%%

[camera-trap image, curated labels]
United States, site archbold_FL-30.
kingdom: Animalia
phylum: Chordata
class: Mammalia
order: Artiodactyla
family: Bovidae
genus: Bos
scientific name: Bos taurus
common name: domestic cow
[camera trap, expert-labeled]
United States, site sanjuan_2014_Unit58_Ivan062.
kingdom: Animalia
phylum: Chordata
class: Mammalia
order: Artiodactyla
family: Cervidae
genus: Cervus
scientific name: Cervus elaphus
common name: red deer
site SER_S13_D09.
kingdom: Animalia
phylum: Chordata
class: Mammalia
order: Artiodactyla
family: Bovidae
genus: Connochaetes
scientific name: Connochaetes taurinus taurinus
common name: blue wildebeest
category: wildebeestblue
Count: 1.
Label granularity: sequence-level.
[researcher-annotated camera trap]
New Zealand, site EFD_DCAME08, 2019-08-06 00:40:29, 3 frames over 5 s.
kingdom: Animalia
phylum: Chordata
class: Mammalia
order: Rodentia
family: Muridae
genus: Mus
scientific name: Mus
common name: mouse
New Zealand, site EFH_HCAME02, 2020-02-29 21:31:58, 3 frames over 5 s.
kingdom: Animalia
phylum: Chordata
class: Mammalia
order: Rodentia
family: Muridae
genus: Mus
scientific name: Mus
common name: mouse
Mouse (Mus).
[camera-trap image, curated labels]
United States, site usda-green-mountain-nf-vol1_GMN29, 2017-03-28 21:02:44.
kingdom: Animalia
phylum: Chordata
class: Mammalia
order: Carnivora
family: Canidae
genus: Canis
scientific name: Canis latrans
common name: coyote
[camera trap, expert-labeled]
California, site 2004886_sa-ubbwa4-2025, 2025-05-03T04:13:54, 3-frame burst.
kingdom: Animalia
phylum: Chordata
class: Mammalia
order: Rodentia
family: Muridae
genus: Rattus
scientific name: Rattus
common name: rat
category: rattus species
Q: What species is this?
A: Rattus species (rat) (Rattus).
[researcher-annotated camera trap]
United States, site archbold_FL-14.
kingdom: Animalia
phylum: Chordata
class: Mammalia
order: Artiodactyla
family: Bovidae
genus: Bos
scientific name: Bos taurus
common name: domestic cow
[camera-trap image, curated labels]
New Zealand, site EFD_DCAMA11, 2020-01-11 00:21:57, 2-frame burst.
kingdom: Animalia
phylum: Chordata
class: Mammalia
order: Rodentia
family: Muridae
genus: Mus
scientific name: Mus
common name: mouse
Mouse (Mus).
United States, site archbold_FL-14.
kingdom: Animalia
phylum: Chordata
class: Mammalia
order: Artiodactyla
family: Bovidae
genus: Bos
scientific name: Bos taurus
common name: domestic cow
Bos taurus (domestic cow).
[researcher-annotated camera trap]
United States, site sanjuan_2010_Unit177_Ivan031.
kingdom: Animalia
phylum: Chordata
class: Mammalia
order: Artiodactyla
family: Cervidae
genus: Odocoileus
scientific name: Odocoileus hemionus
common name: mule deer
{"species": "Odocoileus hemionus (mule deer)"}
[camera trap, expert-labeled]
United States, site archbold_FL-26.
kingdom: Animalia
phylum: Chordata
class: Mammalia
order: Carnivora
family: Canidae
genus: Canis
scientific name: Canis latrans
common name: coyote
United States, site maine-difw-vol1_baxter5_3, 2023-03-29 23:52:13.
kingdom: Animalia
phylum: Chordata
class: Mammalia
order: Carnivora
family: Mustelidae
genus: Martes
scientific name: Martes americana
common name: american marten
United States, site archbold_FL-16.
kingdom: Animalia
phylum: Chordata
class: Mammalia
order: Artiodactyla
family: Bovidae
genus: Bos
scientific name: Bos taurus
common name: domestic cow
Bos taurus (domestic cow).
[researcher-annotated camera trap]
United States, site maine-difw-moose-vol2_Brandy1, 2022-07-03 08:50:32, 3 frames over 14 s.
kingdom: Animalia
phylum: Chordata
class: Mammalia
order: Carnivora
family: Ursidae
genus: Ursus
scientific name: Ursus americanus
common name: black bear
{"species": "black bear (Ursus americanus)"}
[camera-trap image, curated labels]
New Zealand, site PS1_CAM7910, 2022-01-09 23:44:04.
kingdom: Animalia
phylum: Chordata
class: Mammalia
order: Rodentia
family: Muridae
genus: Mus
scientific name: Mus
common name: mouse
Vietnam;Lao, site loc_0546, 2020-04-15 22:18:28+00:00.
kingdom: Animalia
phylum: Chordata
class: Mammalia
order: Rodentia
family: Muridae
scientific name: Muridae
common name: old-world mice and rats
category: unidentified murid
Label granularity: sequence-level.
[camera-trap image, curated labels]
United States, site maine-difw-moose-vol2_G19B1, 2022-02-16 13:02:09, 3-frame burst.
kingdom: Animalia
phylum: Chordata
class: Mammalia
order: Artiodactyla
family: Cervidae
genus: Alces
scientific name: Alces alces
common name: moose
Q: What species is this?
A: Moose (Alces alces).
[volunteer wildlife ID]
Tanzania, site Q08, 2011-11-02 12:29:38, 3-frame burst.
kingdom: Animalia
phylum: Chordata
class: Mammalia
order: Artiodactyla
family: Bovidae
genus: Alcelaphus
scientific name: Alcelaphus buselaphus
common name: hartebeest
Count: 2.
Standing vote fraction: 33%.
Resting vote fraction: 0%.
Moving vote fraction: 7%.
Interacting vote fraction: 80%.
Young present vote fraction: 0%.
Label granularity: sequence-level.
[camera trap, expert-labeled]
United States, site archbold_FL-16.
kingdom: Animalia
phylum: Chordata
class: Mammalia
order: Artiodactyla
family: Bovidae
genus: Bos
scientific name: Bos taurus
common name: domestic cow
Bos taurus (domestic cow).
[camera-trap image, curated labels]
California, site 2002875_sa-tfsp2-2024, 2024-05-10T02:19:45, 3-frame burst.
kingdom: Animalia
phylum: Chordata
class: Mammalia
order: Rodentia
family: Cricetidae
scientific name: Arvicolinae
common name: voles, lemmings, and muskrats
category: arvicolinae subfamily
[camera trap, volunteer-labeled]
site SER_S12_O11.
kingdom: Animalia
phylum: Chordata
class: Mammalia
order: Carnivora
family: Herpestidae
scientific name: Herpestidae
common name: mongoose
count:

%%

## [TASK PROMPT]
Reproduce the records above in their entirety, unchanged.

## [ANSWER BELOW]
[camera-trap image, curated labels]
United States, site archbold_FL-30.
kingdom: Animalia
phylum: Chordata
class: Mammalia
order: Artiodactyla
family: Bovidae
genus: Bos
scientific name: Bos taurus
common name: domestic cow
[camera trap, expert-labeled]
United States, site sanjuan_2014_Unit58_Ivan062.
kingdom: Animalia
phylum: Chordata
class: Mammalia
order: Artiodactyla
family: Cervidae
genus: Cervus
scientific name: Cervus elaphus
common name: red deer
site SER_S13_D09.
kingdom: Animalia
phylum: Chordata
class: Mammalia
order: Artiodactyla
family: Bovidae
genus: Connochaetes
scientific name: Connochaetes taurinus taurinus
common name: blue wildebeest
category: wildebeestblue
Count: 1.
Label granularity: sequence-level.
[researcher-annotated camera trap]
New Zealand, site EFD_DCAME08, 2019-08-06 00:40:29, 3 frames over 5 s.
kingdom: Animalia
phylum: Chordata
class: Mammalia
order: Rodentia
family: Muridae
genus: Mus
scientific name: Mus
common name: mouse
New Zealand, site EFH_HCAME02, 2020-02-29 21:31:58, 3 frames over 5 s.
kingdom: Animalia
phylum: Chordata
class: Mammalia
order: Rodentia
family: Muridae
genus: Mus
scientific name: Mus
common name: mouse
Mouse (Mus).
[camera-trap image, curated labels]
United States, site usda-green-mountain-nf-vol1_GMN29, 2017-03-28 21:02:44.
kingdom: Animalia
phylum: Chordata
class: Mammalia
order: Carnivora
family: Canidae
genus: Canis
scientific name: Canis latrans
common name: coyote
[camera trap, expert-labeled]
California, site 2004886_sa-ubbwa4-2025, 2025-05-03T04:13:54, 3-frame burst.
kingdom: Animalia
phylum: Chordata
class: Mammalia
order: Rodentia
family: Muridae
genus: Rattus
scientific name: Rattus
common name: rat
category: rattus species
Q: What species is this?
A: Rattus species (rat) (Rattus).
[researcher-annotated camera trap]
United States, site archbold_FL-14.
kingdom: Animalia
phylum: Chordata
class: Mammalia
order: Artiodactyla
family: Bovidae
genus: Bos
scientific name: Bos taurus
common name: domestic cow
[camera-trap image, curated labels]
New Zealand, site EFD_DCAMA11, 2020-01-11 00:21:57, 2-frame burst.
kingdom: Animalia
phylum: Chordata
class: Mammalia
order: Rodentia
family: Muridae
genus: Mus
scientific name: Mus
common name: mouse
Mouse (Mus).
United States, site archbold_FL-14.
kingdom: Animalia
phylum: Chordata
class: Mammalia
order: Artiodactyla
family: Bovidae
genus: Bos
scientific name: Bos taurus
common name: domestic cow
Bos taurus (domestic cow).
[researcher-annotated camera trap]
United States, site sanjuan_2010_Unit177_Ivan031.
kingdom: Animalia
phylum: Chordata
class: Mammalia
order: Artiodactyla
family: Cervidae
genus: Odocoileus
scientific name: Odocoileus hemionus
common name: mule deer
{"species": "Odocoileus hemionus (mule deer)"}
[camera trap, expert-labeled]
United States, site archbold_FL-26.
kingdom: Animalia
phylum: Chordata
class: Mammalia
order: Carnivora
family: Canidae
genus: Canis
scientific name: Canis latrans
common name: coyote
United States, site maine-difw-vol1_baxter5_3, 2023-03-29 23:52:13.
kingdom: Animalia
phylum: Chordata
class: Mammalia
order: Carnivora
family: Mustelidae
genus: Martes
scientific name: Martes americana
common name: american marten
United States, site archbold_FL-16.
kingdom: Animalia
phylum: Chordata
class: Mammalia
order: Artiodactyla
family: Bovidae
genus: Bos
scientific name: Bos taurus
common name: domestic cow
Bos taurus (domestic cow).
[researcher-annotated camera trap]
United States, site maine-difw-moose-vol2_Brandy1, 2022-07-03 08:50:32, 3 frames over 14 s.
kingdom: Animalia
phylum: Chordata
class: Mammalia
order: Carnivora
family: Ursidae
genus: Ursus
scientific name: Ursus americanus
common name: black bear
{"species": "black bear (Ursus americanus)"}
[camera-trap image, curated labels]
New Zealand, site PS1_CAM7910, 2022-01-09 23:44:04.
kingdom: Animalia
phylum: Chordata
class: Mammalia
order: Rodentia
family: Muridae
genus: Mus
scientific name: Mus
common name: mouse
Vietnam;Lao, site loc_0546, 2020-04-15 22:18:28+00:00.
kingdom: Animalia
phylum: Chordata
class: Mammalia
order: Rodentia
family: Muridae
scientific name: Muridae
common name: old-world mice and rats
category: unidentified murid
Label granularity: sequence-level.
[camera-trap image, curated labels]
United States, site maine-difw-moose-vol2_G19B1, 2022-02-16 13:02:09, 3-frame burst.
kingdom: Animalia
phylum: Chordata
class: Mammalia
order: Artiodactyla
family: Cervidae
genus: Alces
scientific name: Alces alces
common name: moose
Q: What species is this?
A: Moose (Alces alces).
[volunteer wildlife ID]
Tanzania, site Q08, 2011-11-02 12:29:38, 3-frame burst.
kingdom: Animalia
phylum: Chordata
class: Mammalia
order: Artiodactyla
family: Bovidae
genus: Alcelaphus
scientific name: Alcelaphus buselaphus
common name: hartebeest
Count: 2.
Standing vote fraction: 33%.
Resting vote fraction: 0%.
Moving vote fraction: 7%.
Interacting vote fraction: 80%.
Young present vote fraction: 0%.
Label granularity: sequence-level.
[camera trap, expert-labeled]
United States, site archbold_FL-16.
kingdom: Animalia
phylum: Chordata
class: Mammalia
order: Artiodactyla
family: Bovidae
genus: Bos
scientific name: Bos taurus
common name: domestic cow
Bos taurus (domestic cow).
[camera-trap image, curated labels]
California, site 2002875_sa-tfsp2-2024, 2024-05-10T02:19:45, 3-frame burst.
kingdom: Animalia
phylum: Chordata
class: Mammalia
order: Rodentia
family: Cricetidae
scientific name: Arvicolinae
common name: voles, lemmings, and muskrats
category: arvicolinae subfamily
[camera trap, volunteer-labeled]
site SER_S12_O11.
kingdom: Animalia
phylum: Chordata
class: Mammalia
order: Carnivora
family: Herpestidae
scientific name: Herpestidae
common name: mongoose
count:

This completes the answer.